Her research will investigate further into the geometries of natural hierarchical structures that are efficient load-bearing mechanisms, and develop laboratory and field-scale models based on them. She then hopes to use 3D printing technology to incorporate these structures into soil samples, improving its strength through an optimized arrangement of layers.

For construction projects that build on or with soil, samples of the soil would be gathered and then enhanced through 3D printing. Instead of relying on inferior soil or adding the extra materials like cement that are often expensive and difficult to get hold of, using 3D printed soil layers would be much more efficient and cost-effective. 3D printed soil layers could also be customized for location-specific demands, such as shallow foundations, aggregate columns, lightweight backfills, flood-relief wells and levee or dam filters.

(source: WASP)

This 3D printed soil research could prove particularly useful for construction projects in underdeveloped areas where resources are limited, and for building in extreme conditions.
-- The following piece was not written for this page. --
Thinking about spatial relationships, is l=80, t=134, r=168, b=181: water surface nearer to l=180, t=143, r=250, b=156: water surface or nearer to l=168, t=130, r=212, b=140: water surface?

Optimizing soil arrangements through 3D printing technology would be a good way to improve construction in areas that have been affected by wars or natural disasters. Further in the future, this 3D printed soil could also be used in the construction of roads, buildings and other infrastructure in remote areas like Antarctica or even the moon and Mars, where it would be difficult to deliver conventional construction materials and equipment.

We’ve reported before on the potential for 3D printing technology in the construction industry, with various 3D printed concrete structures already being completed all over the world, and this expansion of the range of possible 3D printable building materials points the way forward for an eventual revolution in the way construction projects are carried out.